Dans l’affaire en litige, l’administration fiscale essayait d’imposer en transparence – pour activité occulte exercée en France – les prestations de service rendues à une société française par un contribuable résident fiscal belge par l’intermédiaire de sa société étrangère. Les prestations en cause correspondaient à une activité de conseil au développement technique et commercial de la société française ainsi qu’à la veille et l’analyse des médias et d’internet.

L’administration fiscale estimait que les prestations étaient directement rendues par le résident fiscal belge et qu’elles étaient nécessairement rendues en France puisque la société cliente était française, justifiant l’imposition en France du résident belge malgré l’interposition de sa société, sur le fondement du II de l’article 155 A du CGI.
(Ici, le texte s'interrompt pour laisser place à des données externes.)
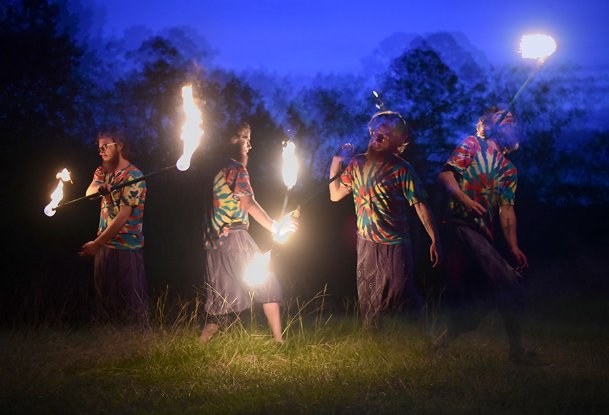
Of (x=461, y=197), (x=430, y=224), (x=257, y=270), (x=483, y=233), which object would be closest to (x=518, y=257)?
(x=483, y=233)

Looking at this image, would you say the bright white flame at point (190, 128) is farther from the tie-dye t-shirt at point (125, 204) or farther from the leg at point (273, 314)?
the leg at point (273, 314)

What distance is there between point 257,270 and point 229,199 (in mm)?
812

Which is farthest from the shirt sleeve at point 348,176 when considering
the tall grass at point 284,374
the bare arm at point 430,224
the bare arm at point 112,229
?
the bare arm at point 112,229

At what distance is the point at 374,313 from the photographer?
25.6 feet

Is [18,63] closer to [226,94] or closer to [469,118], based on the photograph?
[226,94]

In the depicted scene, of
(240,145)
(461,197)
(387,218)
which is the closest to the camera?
(461,197)

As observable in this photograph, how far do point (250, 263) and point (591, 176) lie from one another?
97.3 feet

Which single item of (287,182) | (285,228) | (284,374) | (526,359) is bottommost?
(284,374)

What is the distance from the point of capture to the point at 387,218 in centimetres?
771

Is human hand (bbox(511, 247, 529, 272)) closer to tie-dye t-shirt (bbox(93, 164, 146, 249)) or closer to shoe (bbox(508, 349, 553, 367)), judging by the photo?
shoe (bbox(508, 349, 553, 367))

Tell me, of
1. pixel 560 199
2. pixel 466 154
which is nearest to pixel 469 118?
pixel 560 199

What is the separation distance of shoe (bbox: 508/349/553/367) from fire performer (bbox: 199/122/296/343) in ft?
7.53

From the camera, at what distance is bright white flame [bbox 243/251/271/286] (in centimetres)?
809

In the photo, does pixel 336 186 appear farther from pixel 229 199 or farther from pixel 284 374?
pixel 284 374
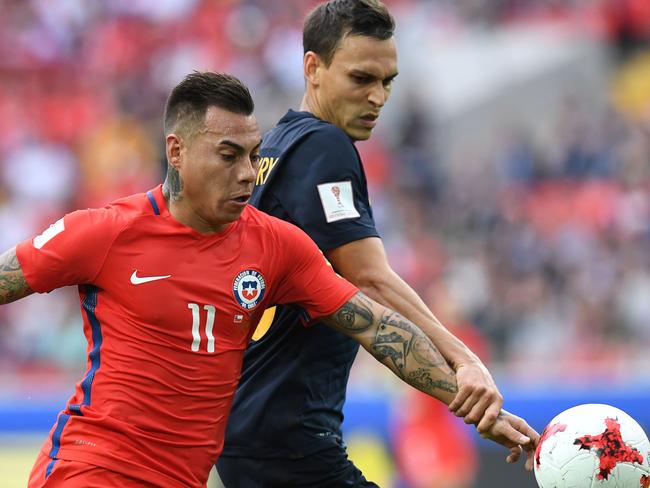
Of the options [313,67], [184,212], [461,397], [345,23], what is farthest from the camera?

Il faut en effet rappeler que le mécanisme anti-abus de l’article 155 A du CGI s’applique également aux résidents fiscaux étrangers pour les prestations rendues en France, c’est-à-dire sur le sol français.
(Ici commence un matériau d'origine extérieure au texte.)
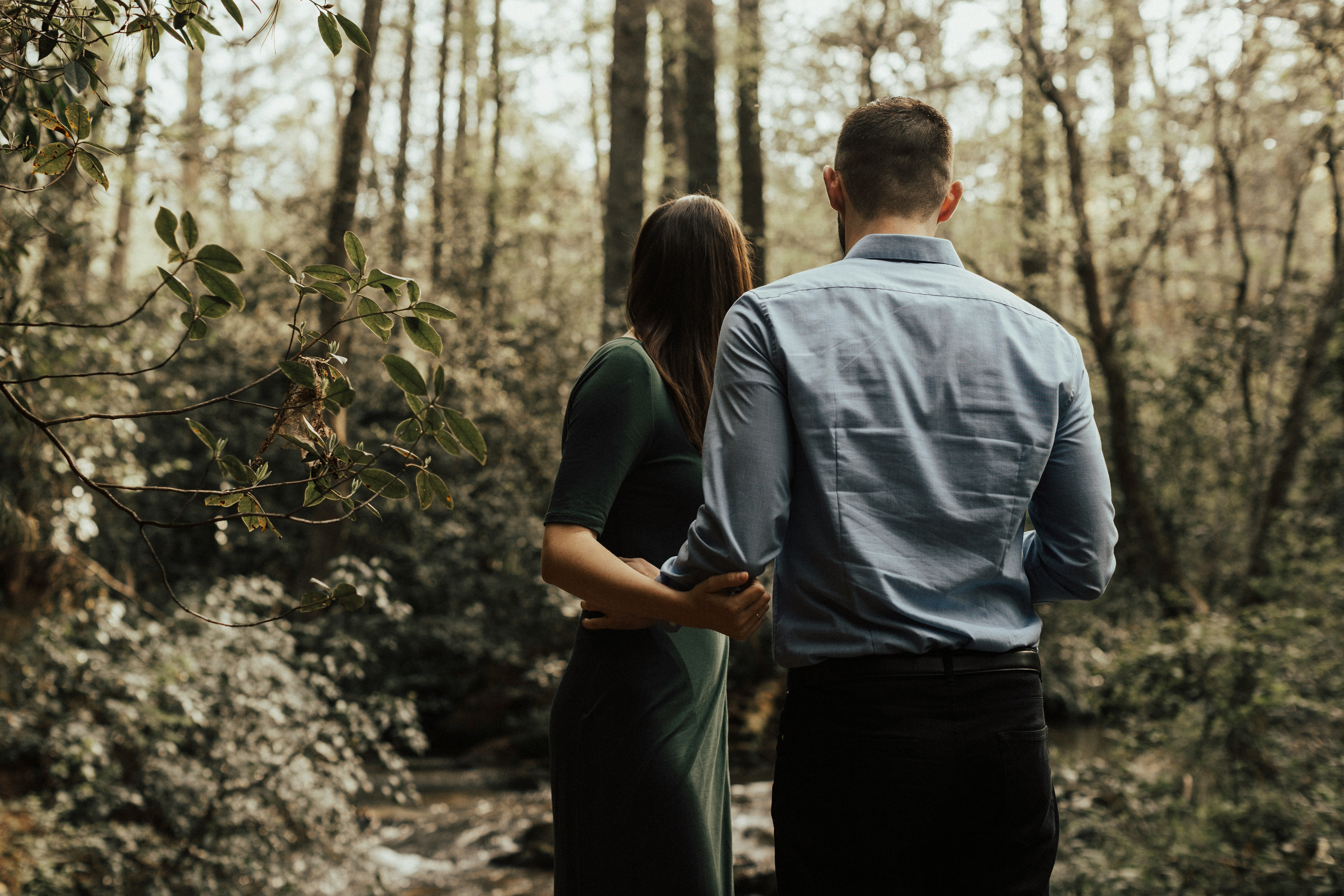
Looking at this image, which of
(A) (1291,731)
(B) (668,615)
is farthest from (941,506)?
(A) (1291,731)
Le TA de Montreuil rappelle que lorsque l’administration apporte des éléments suffisants permettant de penser que la prestation a été rendue, c’est-à-dire réalisée, en France, il appartient alors au contribuable d’apporter, le cas échéant, toutes justifications utiles sur le lieu d’exercice de ses activités professionnelles.
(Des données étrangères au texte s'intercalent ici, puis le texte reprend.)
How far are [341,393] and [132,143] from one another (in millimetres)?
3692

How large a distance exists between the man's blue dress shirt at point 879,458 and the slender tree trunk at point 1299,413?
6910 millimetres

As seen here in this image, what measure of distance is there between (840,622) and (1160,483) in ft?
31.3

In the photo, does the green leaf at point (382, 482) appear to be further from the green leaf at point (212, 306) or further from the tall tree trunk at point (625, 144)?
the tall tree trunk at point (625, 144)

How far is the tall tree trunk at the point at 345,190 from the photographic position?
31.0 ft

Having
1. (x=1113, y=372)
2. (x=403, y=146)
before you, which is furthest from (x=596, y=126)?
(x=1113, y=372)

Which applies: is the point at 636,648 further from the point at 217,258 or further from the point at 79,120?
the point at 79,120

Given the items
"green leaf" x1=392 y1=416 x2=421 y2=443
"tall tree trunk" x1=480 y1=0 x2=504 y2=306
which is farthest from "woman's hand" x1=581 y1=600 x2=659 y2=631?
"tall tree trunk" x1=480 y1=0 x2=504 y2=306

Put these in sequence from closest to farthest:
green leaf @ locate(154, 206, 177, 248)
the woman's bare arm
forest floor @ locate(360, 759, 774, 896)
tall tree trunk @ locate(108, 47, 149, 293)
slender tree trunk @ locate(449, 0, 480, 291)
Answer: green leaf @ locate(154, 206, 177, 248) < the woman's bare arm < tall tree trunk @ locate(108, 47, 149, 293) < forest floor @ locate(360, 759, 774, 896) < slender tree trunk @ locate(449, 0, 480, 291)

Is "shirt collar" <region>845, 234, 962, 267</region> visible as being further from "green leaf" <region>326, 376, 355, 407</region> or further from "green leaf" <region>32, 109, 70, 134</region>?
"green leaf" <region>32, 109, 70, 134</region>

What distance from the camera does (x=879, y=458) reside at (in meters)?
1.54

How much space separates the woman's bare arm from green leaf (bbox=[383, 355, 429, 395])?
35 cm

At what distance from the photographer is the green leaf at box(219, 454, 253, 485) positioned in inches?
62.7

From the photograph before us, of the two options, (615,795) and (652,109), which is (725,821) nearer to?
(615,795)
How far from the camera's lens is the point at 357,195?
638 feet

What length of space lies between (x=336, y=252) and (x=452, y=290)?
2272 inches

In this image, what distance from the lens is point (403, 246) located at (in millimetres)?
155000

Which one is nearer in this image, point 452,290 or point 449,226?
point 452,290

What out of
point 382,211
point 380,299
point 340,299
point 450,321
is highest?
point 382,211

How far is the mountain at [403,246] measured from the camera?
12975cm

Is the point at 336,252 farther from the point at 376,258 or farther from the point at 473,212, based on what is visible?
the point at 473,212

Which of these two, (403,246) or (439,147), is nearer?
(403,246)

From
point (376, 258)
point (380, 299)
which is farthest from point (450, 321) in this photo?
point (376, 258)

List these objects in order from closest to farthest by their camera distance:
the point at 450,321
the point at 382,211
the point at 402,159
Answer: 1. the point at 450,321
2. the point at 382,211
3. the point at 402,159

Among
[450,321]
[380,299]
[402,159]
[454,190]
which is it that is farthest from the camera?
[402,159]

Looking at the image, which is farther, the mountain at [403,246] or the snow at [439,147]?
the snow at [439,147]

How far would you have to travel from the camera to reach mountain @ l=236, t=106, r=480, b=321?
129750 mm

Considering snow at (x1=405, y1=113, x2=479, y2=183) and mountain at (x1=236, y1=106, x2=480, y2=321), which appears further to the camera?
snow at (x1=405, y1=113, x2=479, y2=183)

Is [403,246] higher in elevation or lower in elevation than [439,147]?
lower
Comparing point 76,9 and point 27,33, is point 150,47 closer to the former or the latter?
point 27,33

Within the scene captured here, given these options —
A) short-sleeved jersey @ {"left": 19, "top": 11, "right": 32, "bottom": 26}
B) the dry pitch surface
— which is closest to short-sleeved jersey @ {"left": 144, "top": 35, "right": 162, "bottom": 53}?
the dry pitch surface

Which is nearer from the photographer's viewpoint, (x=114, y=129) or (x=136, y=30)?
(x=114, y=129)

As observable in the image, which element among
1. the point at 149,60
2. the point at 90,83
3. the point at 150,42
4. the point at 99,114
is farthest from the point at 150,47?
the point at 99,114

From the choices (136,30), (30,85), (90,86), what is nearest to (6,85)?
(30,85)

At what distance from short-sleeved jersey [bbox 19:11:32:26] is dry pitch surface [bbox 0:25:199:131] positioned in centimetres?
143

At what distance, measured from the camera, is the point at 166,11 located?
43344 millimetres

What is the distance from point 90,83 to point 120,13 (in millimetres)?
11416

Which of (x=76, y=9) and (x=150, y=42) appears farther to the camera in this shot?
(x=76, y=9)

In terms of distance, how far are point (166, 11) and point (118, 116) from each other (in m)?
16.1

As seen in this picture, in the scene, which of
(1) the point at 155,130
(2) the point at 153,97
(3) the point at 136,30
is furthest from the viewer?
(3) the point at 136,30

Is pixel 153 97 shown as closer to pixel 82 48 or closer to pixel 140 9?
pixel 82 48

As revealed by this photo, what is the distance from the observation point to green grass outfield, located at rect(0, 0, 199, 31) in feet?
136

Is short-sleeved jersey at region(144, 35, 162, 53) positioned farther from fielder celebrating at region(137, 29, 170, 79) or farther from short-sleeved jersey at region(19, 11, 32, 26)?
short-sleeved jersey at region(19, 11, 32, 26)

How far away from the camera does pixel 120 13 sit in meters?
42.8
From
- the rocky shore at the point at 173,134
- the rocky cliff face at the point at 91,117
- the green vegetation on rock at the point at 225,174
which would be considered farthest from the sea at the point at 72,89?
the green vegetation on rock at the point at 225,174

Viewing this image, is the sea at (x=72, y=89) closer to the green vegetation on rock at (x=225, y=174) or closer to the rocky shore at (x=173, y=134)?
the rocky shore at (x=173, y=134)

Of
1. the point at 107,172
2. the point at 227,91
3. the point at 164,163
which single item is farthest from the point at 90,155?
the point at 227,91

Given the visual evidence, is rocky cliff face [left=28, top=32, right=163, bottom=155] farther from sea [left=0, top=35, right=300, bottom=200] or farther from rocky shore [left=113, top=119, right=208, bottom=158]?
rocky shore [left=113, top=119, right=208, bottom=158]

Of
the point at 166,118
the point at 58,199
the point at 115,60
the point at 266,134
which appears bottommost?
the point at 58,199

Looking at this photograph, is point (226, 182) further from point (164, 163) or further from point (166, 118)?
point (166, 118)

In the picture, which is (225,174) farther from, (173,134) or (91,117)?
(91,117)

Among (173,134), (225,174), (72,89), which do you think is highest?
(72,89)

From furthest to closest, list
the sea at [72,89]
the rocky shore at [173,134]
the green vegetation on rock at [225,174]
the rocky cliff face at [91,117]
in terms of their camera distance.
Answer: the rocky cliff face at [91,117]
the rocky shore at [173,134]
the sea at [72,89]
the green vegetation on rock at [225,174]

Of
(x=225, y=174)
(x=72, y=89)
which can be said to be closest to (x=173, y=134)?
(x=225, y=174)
Mais au cas présent l’administration fiscale semblait fonder son argumentaire sur le lieu du siège social du client alors que le contrat de prestations de services prévoyait seulement que le résident belge devait assister le donneur d’ordre lors des missions commerciales et devait être délégué pour au moins deux journées par mois soit au siège du donneur d’ordre ou dans tout lieu en France mais également à l’étranger.

Le tribunal en conclue à juste titre selon nous que l’administration n’apporte pas d’éléments suffisants de nature à permettre de penser que les services, et principalement la recherche de clients pour la société française, ont été rendus en France.

Le redressement est ainsi totalement annulé.